This (by Aleks, Grazia, Yu-Sung, and myself) is really cool. Here’s the abstract:

We propose a new prior distribution for classical (non-hierarchical) logistic regression models, constructed by first scaling all nonbinary variables to have mean 0 and standard deviation 0.5, and then placing independent Student-t prior distributions on the coefficients. As a default choice, we recommend the Cauchy distribution with center 0 and scale 2.5, which in the simplest setting is a longer-tailed version of the distribution attained by assuming one-half additional success and one-half additional failure in a logistic regression. We implement a procedure to fit generalized linear models in R with this prior distribution by incorporating an approximate EM algorithm into the usual iteratively weighted least squares. We illustrate with several examples, including a series of logistic regressions predicting voting preferences, an imputation model for a public health data set, and a hierarchical logistic regression in epidemiology.

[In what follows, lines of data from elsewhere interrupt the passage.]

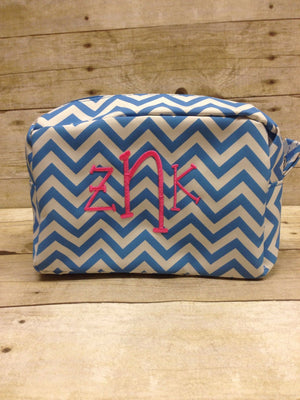 Personalized Chevron and Quatrefoil cosmetic bag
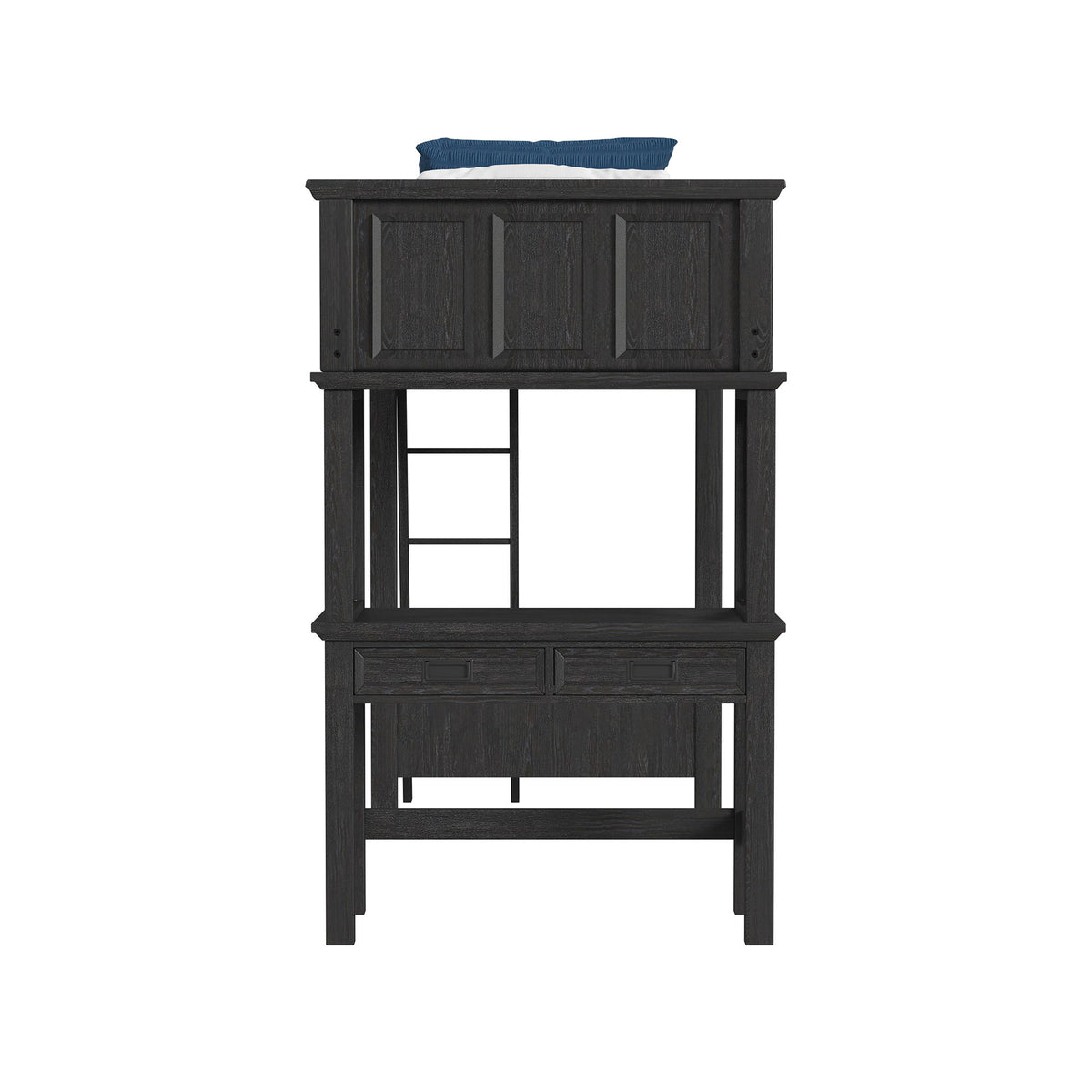 Hampton Kids - Loft Bed With Ladder And Desk With Speaker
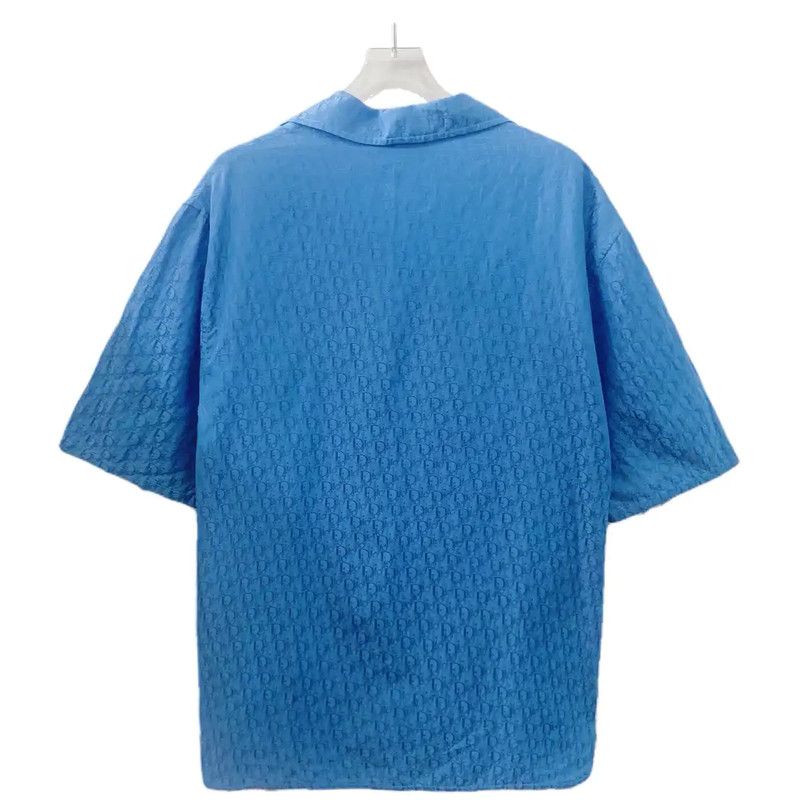 Dior Dior Light Blue Silk Men’s Short Sleeve Shirt 0089 Size US M / EU 48-50 / 2 - 2 Thumbnail
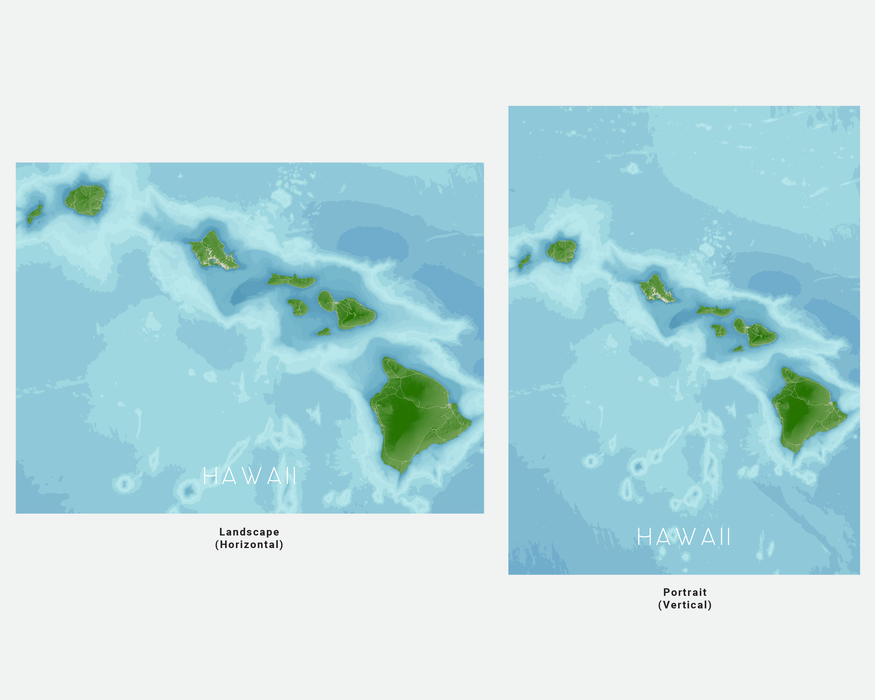 Hawaiian islands map print with a tropical 3D landscape design by Maps As Art.Hawaiian islands map print with a tropical 3D landscape design by Maps As Art.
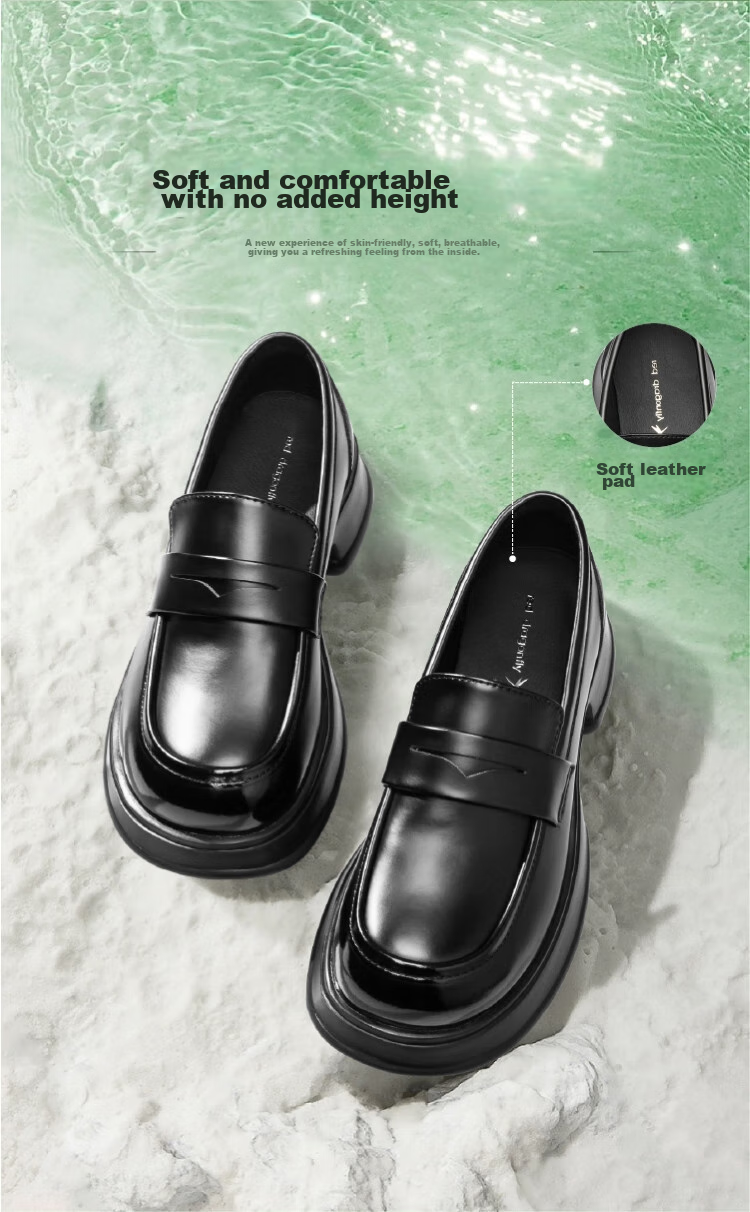 RED DRAGONFLY Slip-On Loafers, Spring And Autumn Thick-Soled Heightening Women's Flats, Academic Style JK Women's Shoes, WLB24643, Black, Size 39 5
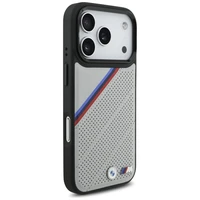 BMW M Tricolor Metal Logo MagSafe dėklas telefonui iPhone 17 Pro - pilkas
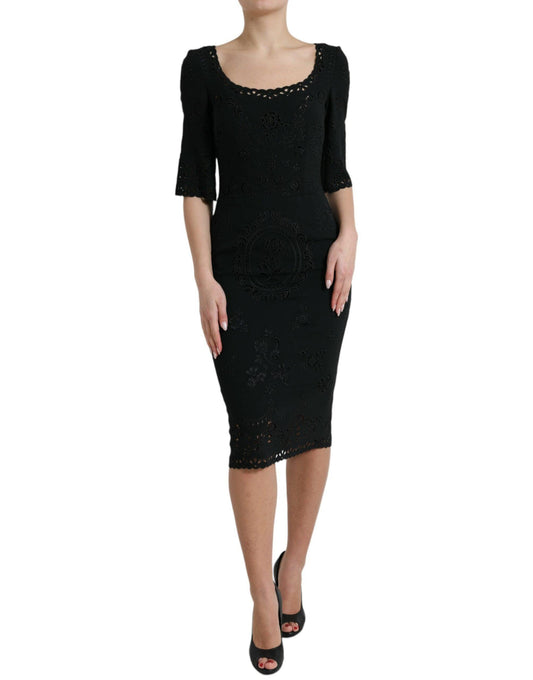 Dolce & Gabbana Black Floral Lace Bodycon Midi Dress - Arichezz.store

We recommend this default prior distribution for routine applied use. It has the advantage of always giving answers, even when there is complete separation in logistic regression (a common problem, even when the sample size is large and the number of predictors is small) and also automatically applying more shrinkage to higher-order interactions. This can be useful in routine data analysis as well as in automated procedures such as chained equations for missing-data imputation.

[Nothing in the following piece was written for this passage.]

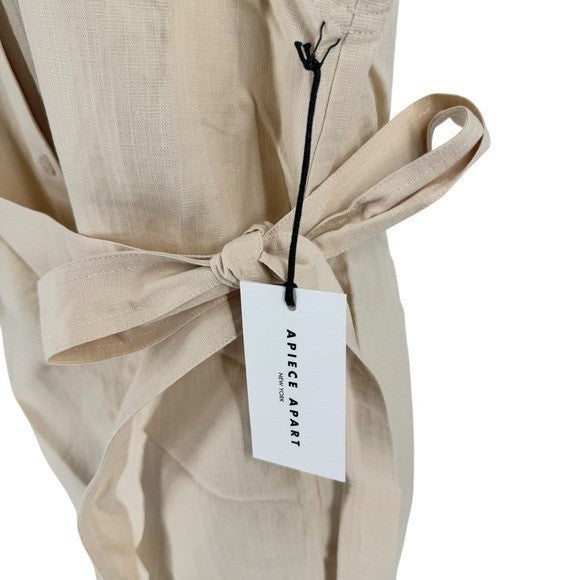 Apiece Apart NEW Catania Wrap Collared Short Sleeve Maxi Dress Ecru Ivory Size S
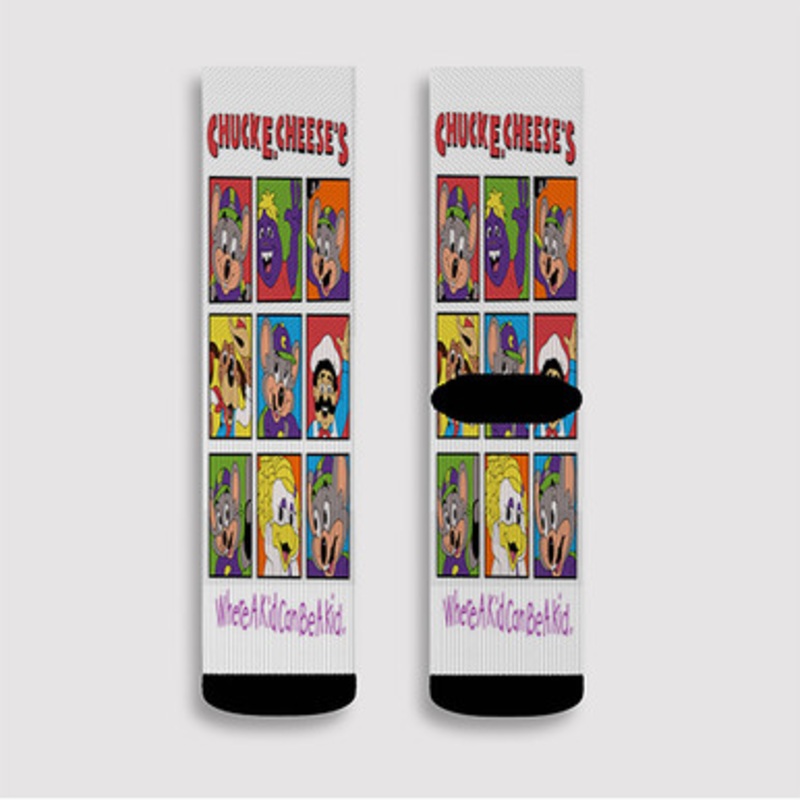 Pastele Chuck E Cheese Collage Custom Socks Sublimation Awesome Printed Sports Elite Socks Polyester Cushioned Bottoms Gym Gymnastic Running Yoga School Skatebording Basketball Spandex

It solves the separation problem and now I use it in my routine applied work. It’s implemented as bayesglm() in the “arm” package in R.

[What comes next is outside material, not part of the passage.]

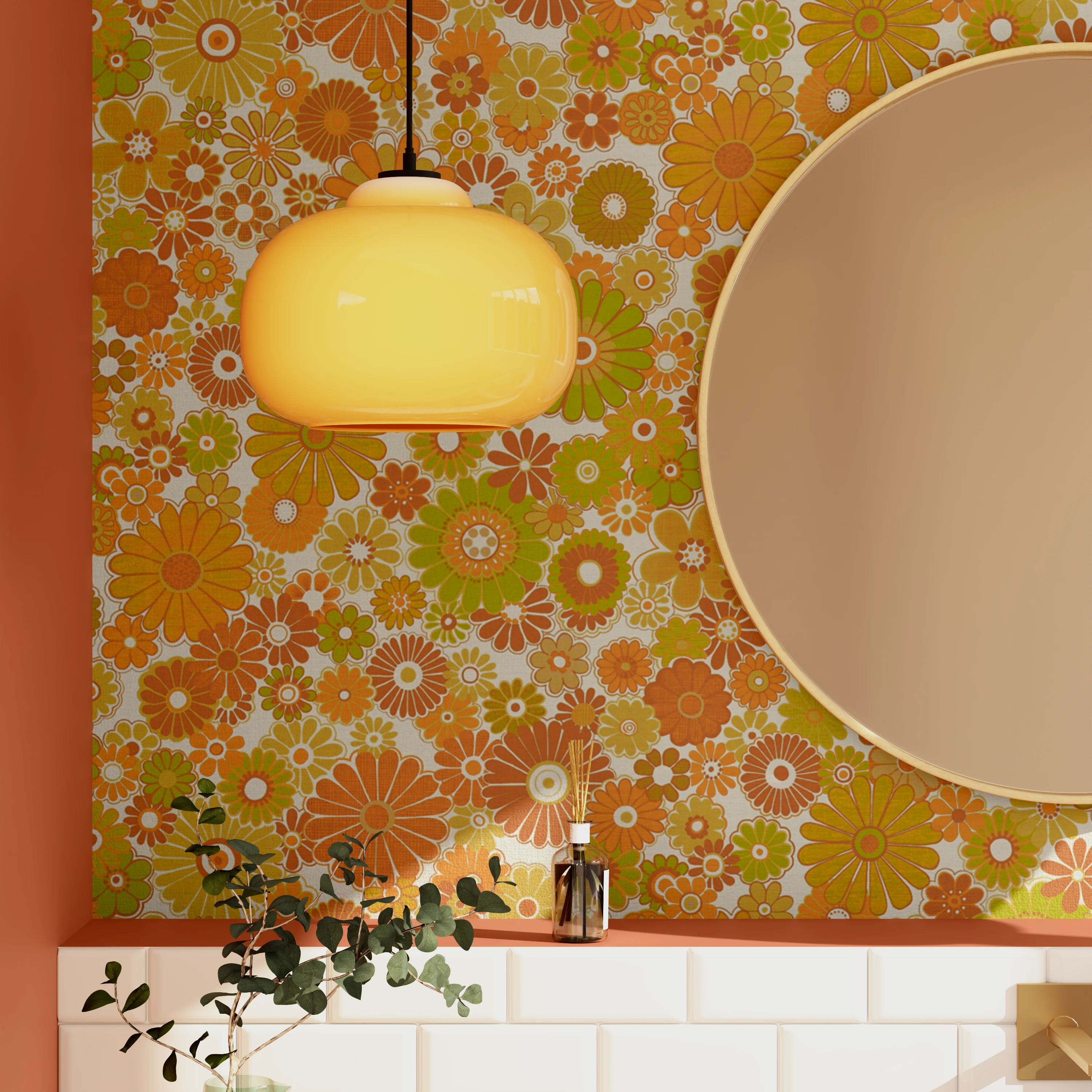 Papier peint intissé DONATILLE coloris Orange et vert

Here’s a pretty picture from the paper showing the performance of different Student-t prior distributions on cross-validation with a corpus of datasets:

The Cauchy with scale 0.8 does the best, but we go with the Cauchy with scale 2.5 because it is more “conservative,” as statisticians would say. (See here for more discussion of conservatism in statistics.)

Andrew,

"We recommend this default prior distribution for routine applied use. It has the advantage of always giving answers, even when there is complete separation in logistic regression"

Correct me if I'm wrong but, if memory serves, in the case of complete separation the MLE does not exist. Yet I can name several packages that will give an answer in the case of complete separation; of course all of these answers are wrong. Hence, I would view as a vice rather than a virtue the production of a "solution" when in fact the solution does not exist.

Regards,

Bruce

Bruce,

The answer given by bayesglm is not "wrong" except in the sense that all estimates are wrong because they will not be equal to the true beta, which is unknown and can only be estimated. Maximum likelihood is one particular estimation procedure which has good properties in some settings but does not perform so well for logistic regression, compared to various regularized alternatives.

To put it another way, the goal is not to maximize the likelihood; the goal is to estimate the regression coefficients given noisy data.